Saldo de salário
É o valor correspondente aos dias efetivamente trabalhados no mês da rescisão que ainda não foram pagos. Se o desligamento ocorre no dia 12, por exemplo, o trabalhador tem direito a receber o salário proporcional a esses 12 dias, calculado a partir da divisão do salário mensal por 30.
Aviso prévio trabalhado e indenizado
O aviso prévio é o período que antecede o fim do contrato de trabalho, no qual a parte que toma a iniciativa da rescisão comunica a outra com antecedência. Pela CLT (art. 487), o prazo mínimo é de 30 dias. A Lei 12.506/2011 acrescentou a esse prazo mais 3 dias por ano completo de serviço na mesma empresa, até o limite de 90 dias no total, o que significa que um empregado com 20 anos ou mais na mesma empresa já atinge o teto.
Existem duas formas de cumprir o aviso: trabalhado, quando o empregado continua exercendo suas funções normalmente durante esse período, geralmente com redução de duas horas na jornada diária ou dispensa de sete dias corridos ao final (art. 488 da CLT); ou indenizado, quando a empresa dispensa o empregado do comparecimento e paga o valor correspondente ao período de uma só vez.
É importante destacar que, no aviso prévio indenizado, o período é contado como tempo de serviço para todos os efeitos, incluindo o cálculo de 13º salário, férias e FGTS daquele intervalo, mesmo que o empregado não compareça fisicamente ao trabalho.
Décimo terceiro salário proporcional
Corresponde a 1/12 do salário mensal para cada mês trabalhado, ou fração igual ou superior a 15 dias, dentro do ano civil em que ocorreu a rescisão. Um trabalhador desligado em julho, por exemplo, tendo trabalhado o ano inteiro até então, teria direito a 7/12 do salário como 13º proporcional.

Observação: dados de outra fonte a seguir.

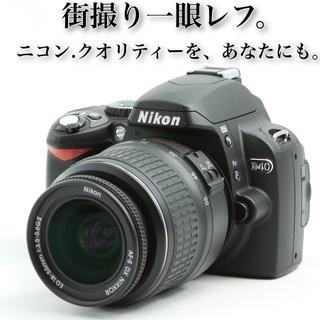 ニコン(Nikon)の◆使用頻度ごく僅か◆初心者でも簡単撮影◆ニコン D40 レンズセット(デジタル一眼)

Férias proporcionais e vencidas com o terço constitucional
Aqui vale diferenciar dois conceitos frequentemente confundidos. Férias vencidas são aquelas referentes a um período aquisitivo já completo (12 meses de trabalho) que ainda não foram gozadas pelo empregado, e são devidas em qualquer forma de rescisão, inclusive na demissão por justa causa. Já as férias proporcionais referem-se ao período do ano corrente, ainda em formação, também contadas à razão de 1/12 por mês trabalhado.
Em ambos os casos, o valor é acrescido de um terço a mais, garantia prevista no art. 7º, inciso XVII, da Constituição Federal, conhecida como terço constitucional.
Multa de 40% do FGTS em demissão sem justa causa
Ao longo do contrato de trabalho, o empregador é obrigado a depositar mensalmente o equivalente a 8% do salário do empregado em uma conta vinculada ao FGTS. Quando a rescisão ocorre por demissão sem justa causa, ou seja, por iniciativa do empregador e sem que o empregado tenha cometido falta grave, a lei (art. 18, §1º, da Lei 8.036/1990) determina que o empregador pague uma multa adicional de 40% sobre o total depositado nessa conta durante todo o contrato, não apenas sobre o último mês. Nessa modalidade, o empregado também tem direito a sacar a totalidade do saldo do fundo.
Diferença entre demissão sem justa causa, pedido de demissão e rescisão indireta
São três situações distintas, com consequências bem diferentes entre si.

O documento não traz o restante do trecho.